Décade is a book by Anne-James Chaton, accompanied by a CD of “pièce sonore créée avec Alva Noto et Andy Moor”.  The book is attractively laid out, and the glitch and guitar effects of Noto and Moor make a suitably eerie accompaniment to Chaton’s vocal performance.  In French, Spanish, German, Dutch, English, and Japanese (the latter five languages mainly distinguished by purple font in the book) we are presented with ephemera (application forms, bank statements, recipe ingredients, and the like) and simple sentences indicating times, locations, and activities.  Representative selections follow:

He reads The Guardian.  He reads an article.  He comments.  He analyses.  He talks about the French referendum.  He talks about Europe.  He talks about France.  Il a une carte.  Il est de première class.  Il est dans le magasin.  He is with the crew.  He is at the launch pad.  He is at the European Space Agency.  He does research.  He talks about benefiting mankind.  Il est chez H+M.  Il parle de PEUGEOT.  Hij is in de CITIBANK.  He is with a pediatrician.  彼はカーニバルにいる。彼はクリーニング室にいる。

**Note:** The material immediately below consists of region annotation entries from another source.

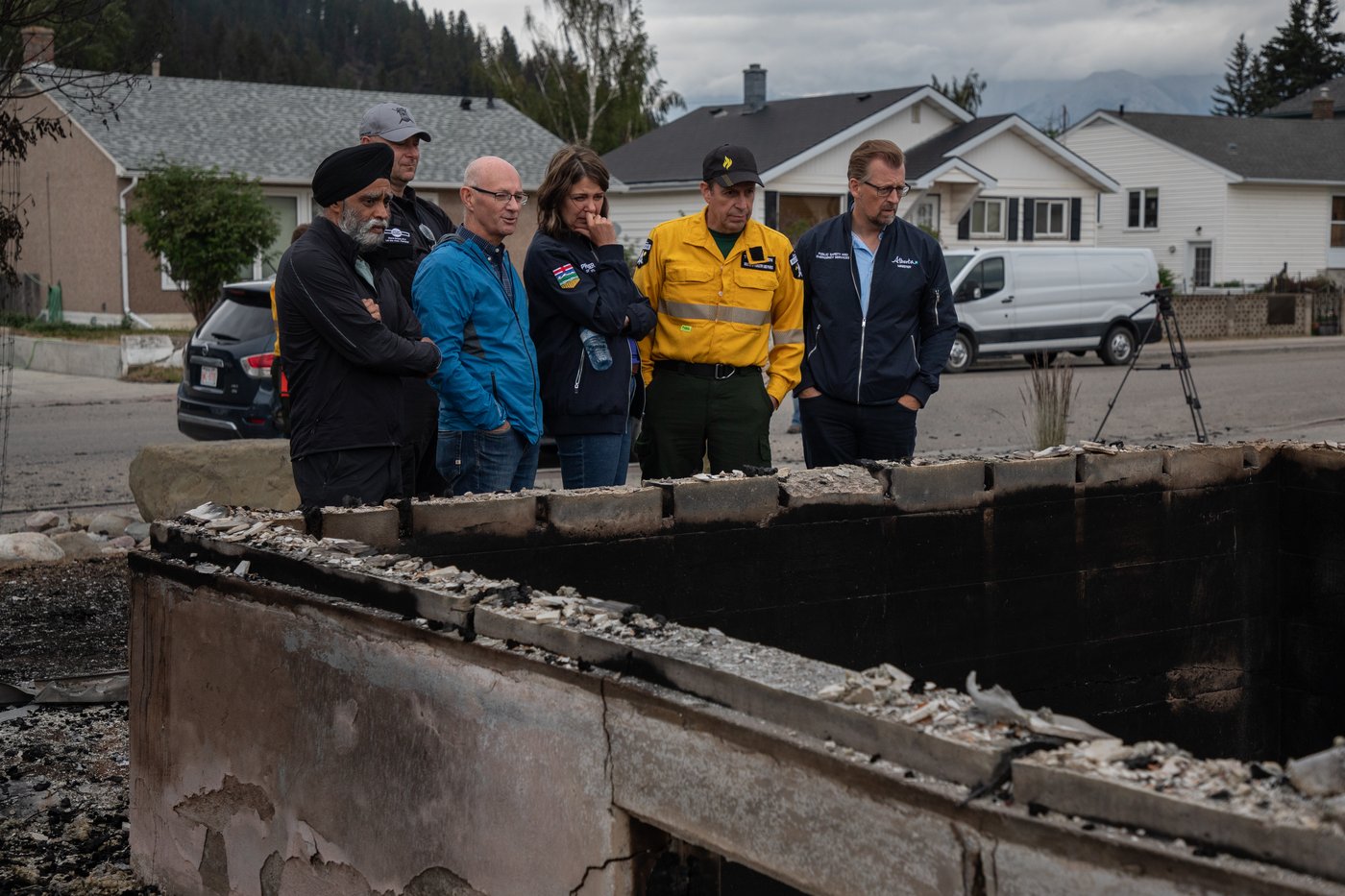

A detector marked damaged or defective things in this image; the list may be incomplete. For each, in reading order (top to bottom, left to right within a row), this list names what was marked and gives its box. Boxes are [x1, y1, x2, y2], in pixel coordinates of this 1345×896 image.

burned concrete foundation [128, 441, 1345, 893]
charred wall [405, 444, 1333, 759]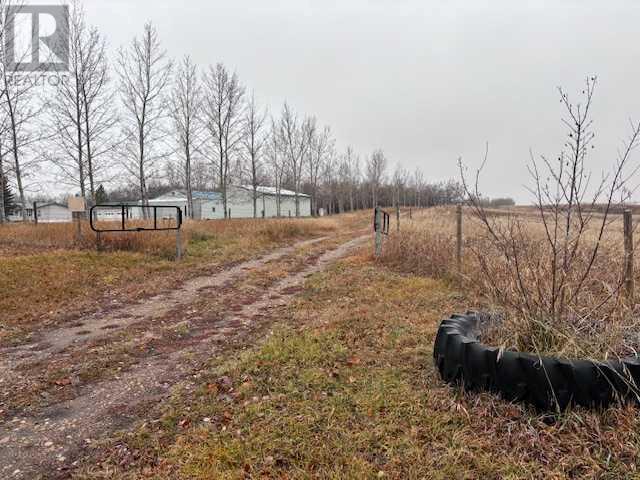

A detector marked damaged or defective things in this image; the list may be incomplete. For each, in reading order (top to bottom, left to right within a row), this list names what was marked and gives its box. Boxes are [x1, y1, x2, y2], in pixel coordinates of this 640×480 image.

abandoned tire [430, 314, 640, 410]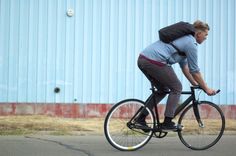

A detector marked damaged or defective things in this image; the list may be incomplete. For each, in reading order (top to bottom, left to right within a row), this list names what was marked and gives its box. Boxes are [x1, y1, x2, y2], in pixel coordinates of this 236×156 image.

crack in pavement [24, 135, 93, 156]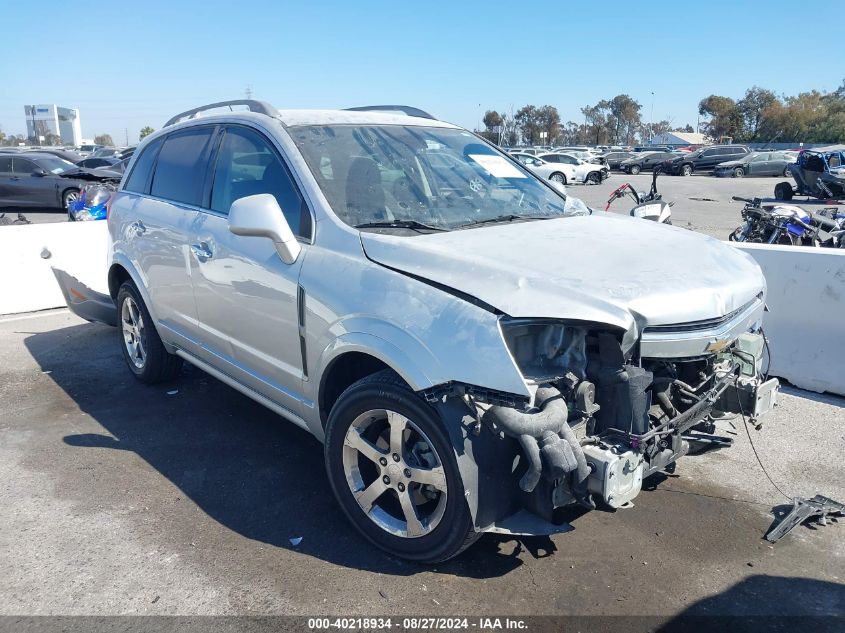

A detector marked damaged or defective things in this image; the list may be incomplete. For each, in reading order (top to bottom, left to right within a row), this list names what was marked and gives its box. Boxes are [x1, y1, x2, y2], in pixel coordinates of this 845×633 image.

crumpled hood [360, 215, 768, 334]
damaged front end [428, 312, 780, 532]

Across more than 100 pages, various identities (for men) are created through a seemingly infinite supply of simple information – times, locations, and activities.  The activities, which locate identities within certain taste cultures and financial means, are strikingly generic.  Nothing is accomplished: identities arrive in certain places at certain times, are present with certain parties, do things, and say things.  The things they say are valueless and have no effect.  All things are presented in the same simple sentences (simple subject, simple object, verb) and are therefore of equal value: “He talks about benefitting mankind” is equally as (un)important as “Il est dans le magasin.”  Identities are empty and actions are absurd in the sisyphean sense.  Lives are determined through identities, and identities are meaningless.

Décade provides a hopeless view of our world; of life in (post)industrial consumer societies.  Some of its targets are less expected than others.  The US border is a less original target than the Guardian reader, whose knowledge and interest in European affairs are of equal significance to shopping at H+M, and are simply part of an identity.

In satire we expect a demand for betterment, but it is hard to know whether Décade can be classified as such.  To be sure, it demands us to question.  Do we act in order to have an effect, or simply to situate ourselves in a taste culture or economic milieu?  What is efficacy?  If standards of identification are not for effect, why are they deemed important for crossing borders?  What is the purpose of borders?  Décade provides little in the way of answers or hope — it is not a hopeful statement if one believes effectiveness is a standard for existential meaning.

Décade is, nevertheless, an immensely enjoyable artifact for both reading and listening.  Its content – ephemera – tells us something unpleasant about our world.  But it is presented as a kind of riddle, like a  Zen koan: the transmission of ephemera and empty acts is repetitious and hypnotic.  And by granting unknown significance to what normally is not venerated, we approach considerations that, if not sinister, are perhaps mystical.